OBJETIVO 1 –
Reproduce sin cambios el fragmento del texto de lectura que comienza con "El otro día" y sigue hasta "indicaciones del pastor?".
OBJETIVO 2 –
Indica si cada afirmación coincide con el texto de lectura, con sí o no y las palabras del texto que lo deciden, citadas literalmente. (a) El Papa Francisco dijo que los cristianos deben ser pastores y no "peinadores de ovejas". (b) El texto afirma que solo se ha perdido una oveja. (c) El texto pregunta qué llevó a las ovejas a ignorar las indicaciones del pastor.
OBJETIVO 3 –
Continúa, por favor, el texto sobre las ovejas perdidas a partir de su última frase.

El otro día -si no me equivoco- el Papa Francisco señaló que los cristianos no podemos ser "peinadores de ovejas", sino pastores. No podríamos quedarnos tranquilos si tuviéramos una oveja perdida. ¡Cuánto menos si son noventa y nueve las que se han perdido por el camino! ¿Cómo podríamos quedarnos tranquilos en casa, acicalando la única oveja que nos queda en el redil?

Y aquí está el problema. ¿Por qué se han perdido las ovejas? ¿Qué les ha impelido a hacer caso omiso a las indicaciones del pastor?

EXTRACTO DE DATOS –
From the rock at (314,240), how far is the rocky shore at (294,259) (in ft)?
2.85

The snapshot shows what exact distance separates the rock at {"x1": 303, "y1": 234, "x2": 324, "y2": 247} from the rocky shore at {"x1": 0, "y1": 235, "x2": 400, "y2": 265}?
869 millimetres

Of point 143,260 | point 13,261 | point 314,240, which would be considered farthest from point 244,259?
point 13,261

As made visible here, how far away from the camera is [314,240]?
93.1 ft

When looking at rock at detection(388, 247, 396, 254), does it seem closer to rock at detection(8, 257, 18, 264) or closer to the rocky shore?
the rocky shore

==

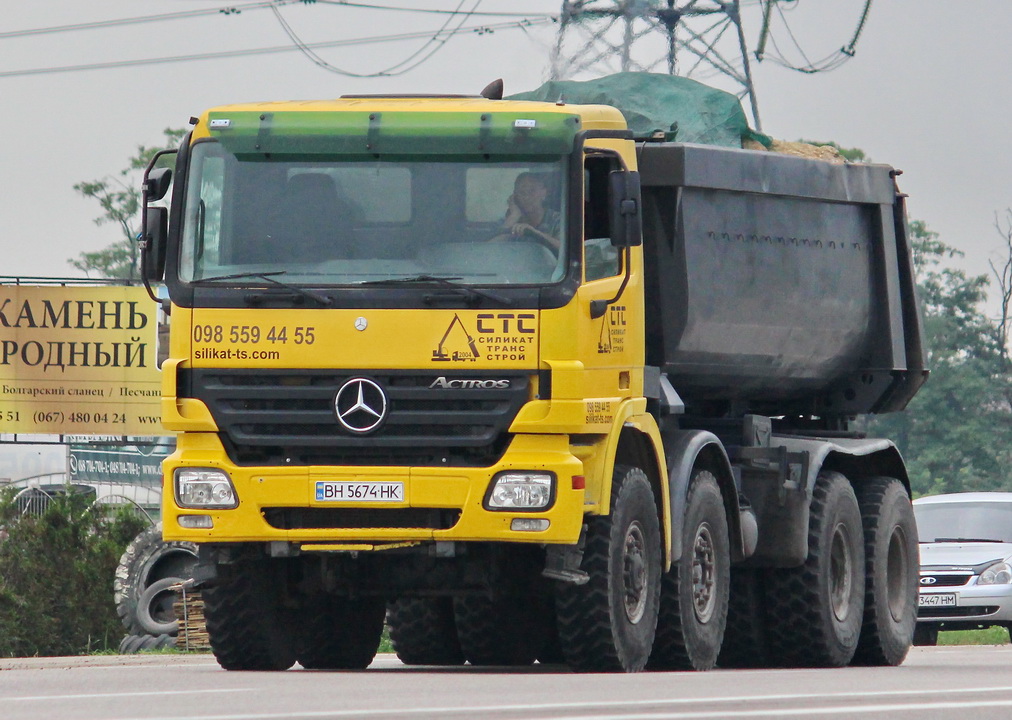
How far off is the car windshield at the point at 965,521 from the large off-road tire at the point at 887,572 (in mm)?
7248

==

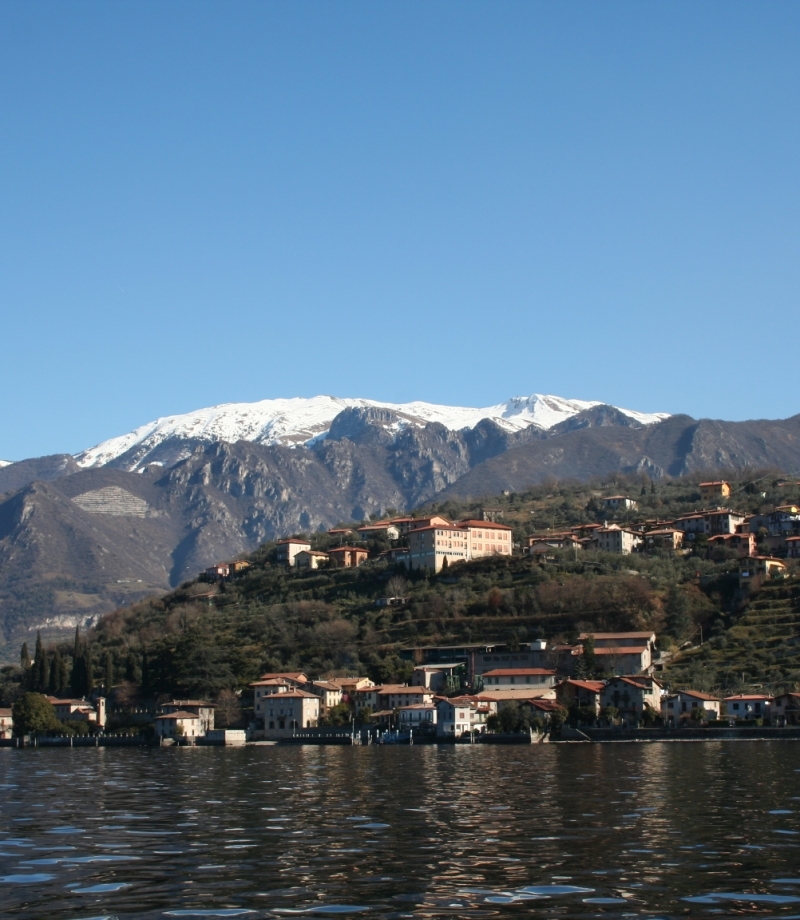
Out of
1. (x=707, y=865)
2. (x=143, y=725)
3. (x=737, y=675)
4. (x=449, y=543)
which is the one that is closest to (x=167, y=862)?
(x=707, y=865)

RESULTADO 1 –
El otro día -si no me equivoco- el Papa Francisco señaló que los cristianos no podemos ser "peinadores de ovejas", sino pastores. No podríamos quedarnos tranquilos si tuviéramos una oveja perdida. ¡Cuánto menos si son noventa y nueve las que se han perdido por el camino! ¿Cómo podríamos quedarnos tranquilos en casa, acicalando la única oveja que nos queda en el redil?

Y aquí está el problema. ¿Por qué se han perdido las ovejas? ¿Qué les ha impelido a hacer caso omiso a las indicaciones del pastor?

RESULTADO 2 –
(a) Sí: «los cristianos no podemos ser "peinadores de ovejas", sino pastores».
(b) No: «¡Cuánto menos si son noventa y nueve las que se han perdido por el camino!».
(c) Sí: «¿Qué les ha impelido a hacer caso omiso a las indicaciones del pastor?».

RESULTADO 3 –
Probablemente se podrían dar muchas razones. Pero yo querría indicar una que me parece muy importante y que dará mucho que pensar y también que debatir: HEMOS HECHO UN USO IDEOLÓGICO DEL DERECHO NATURAL. ¿Qué quiero decir con esta expresión? Muy sencillo, hemos pasado mucho tiempo sin evangelizar de verdad, hemos dejado de predicar la salvación que se encuentra en Jesucristo y la hemos sustituido con un adoctrinamiento cristiano. Hemos querido instaurar aquí el reino de Dios en la Tierra, la cristiandad, hablándoles a todos los hombres de una ley -la natural- que todos tendrían que cumplir, porque sus preceptos son universales. Llenos de razones -poderosas razones- nos hemos olvidado que el Derecho natural no puede vivirse en plenitud sin la gracia de Dios. Al igual que los fariseos, hemos impuesto pesadas cargas sobre los hombros de las gentes y nosotros no hemos movido un dedo para ayudarles a sobrellevarlas. Esta manera legalista y meramente humana de presentar el Derecho divino-natural es lisa y llanamente ideología; una ideología cristiana, mezclada con la Fe y el Evangelio, que provoca un rechazo en la sociedad en que vivimos.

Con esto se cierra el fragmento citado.